One of my ex landlords refused to fix our toilet and then tried to make us pay an enormous water bill (a consequence of the toilet being broken) – I’m sure it’s not legal to try to force tenants to fix something that they didn’t intentionally break. However, with us being foreigners I think she knew that we wouldn’t know how to get advice cheaply so we just didn’t pay the last months rent and moved out.

Possible mitigation: Check for maintenance clauses on the lease before signing. Find a Polish speaker who can help, ideally someone who lives locally, or a concierge service, or even a lawyer. You might find a law firm will be willing to help as a backup, just their presence or even showing their business card might help, without costing you dearly.

12. Poor fire safety

I didn’t actually notice this until sometime after I had moved in – no smoke alarm. UK tenants will be used to this mandatory fitting, but not here.

Poland is not alone in this, and it’s not a big deal, but (wagging finger) make sure you get yourself at the bare minimum a smoke alarm. I have a smoke alarm, a fire blanket in the kitchen, a fire extinguisher and leave a key in the door overnight ready to unlock and open.

Appendix: Lease checklist

Consolidated from the above, here are some things to look out for when reviewing a tenancy lease. Remember, this is probably your one and only shot at having any leverage over the terms and conditions.

  • Necessary clause to allow company activities, if applicable
  • Verify agency fees, though you should have this established in advance
  • Look for clauses on “media” costs. What is included – electricity?
  • How is media cost calculated, what evidence will be shown to you and how regularly
  • Where will meter readings be recorded, especially on day one, you are not liable for anything from before your lease commencement
  • What is the lease commence date, if you have a partial month is it calculated pro-rata
  • Are there any lease conditions on cleaning, beware clauses mandating commercial cleaning on return, if it is not commercially cleaned when you move in
  • If there are no clauses specifically saying you cannot use the deposit to pay the last month’s rent, keep your mouth shut about it
  • If there is a clause saying you can’t use the deposit, press for information on where the deposit will be held and make sure you are satisfied with the answer
  • Look for contractual guarantee of return time on deposit. If it’s not there, ask to have it added
  • Organise that you will record the condition of the place and make photos available to them
  • Look for clauses about maintenance, if there are any asking for the tenant to take responsibility, you should either push to get them removed, or make sure you are paying under the average price to compensate.
  • How many sets of keys will you get, and is it written down
  • If you have seen anything around the place you would like to improve, it might be a good time to agree on partial payment, e.g., “you buy the paint, I’ll paint the walls”. Not because you are reviewing the lease, more because it could be the one time they have a nicey-face on while trying to get you to sign.

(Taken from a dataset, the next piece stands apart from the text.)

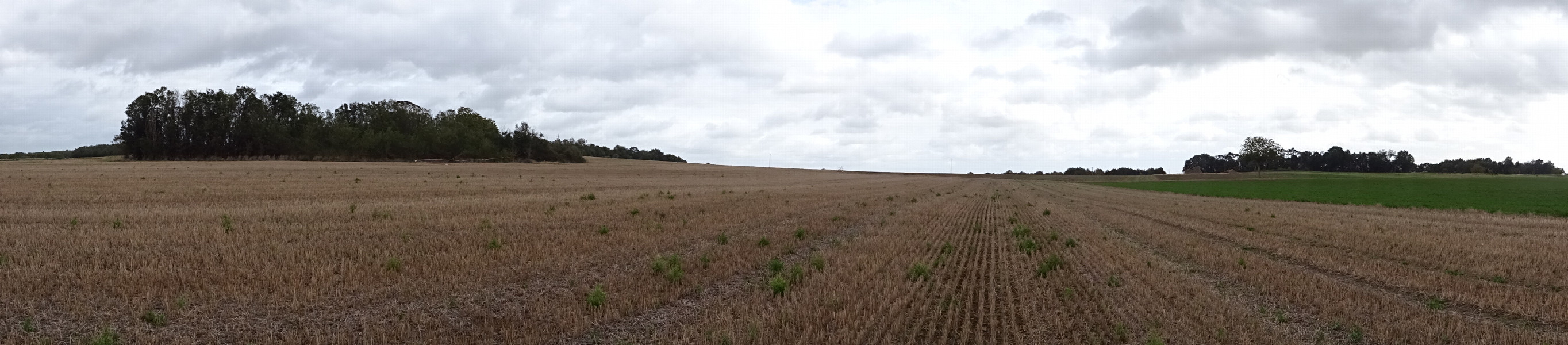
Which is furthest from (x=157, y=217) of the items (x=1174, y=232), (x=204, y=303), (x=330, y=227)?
(x=1174, y=232)

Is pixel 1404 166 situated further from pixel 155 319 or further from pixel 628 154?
pixel 155 319

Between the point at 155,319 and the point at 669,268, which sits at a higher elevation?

This list is not the be-all and end-all, you’ll also need to check all of the general conditions.

That’s about all. At 3000+ words it’s truly been a mega-article, and even the Google crawler might have not made it this far through.

If you take at least one thing away from this article, it’s been worth it. We’d love to hear from you, especially if there is something in here that helped you out.

Best of luck and I hope you enjoy your new life in Poland!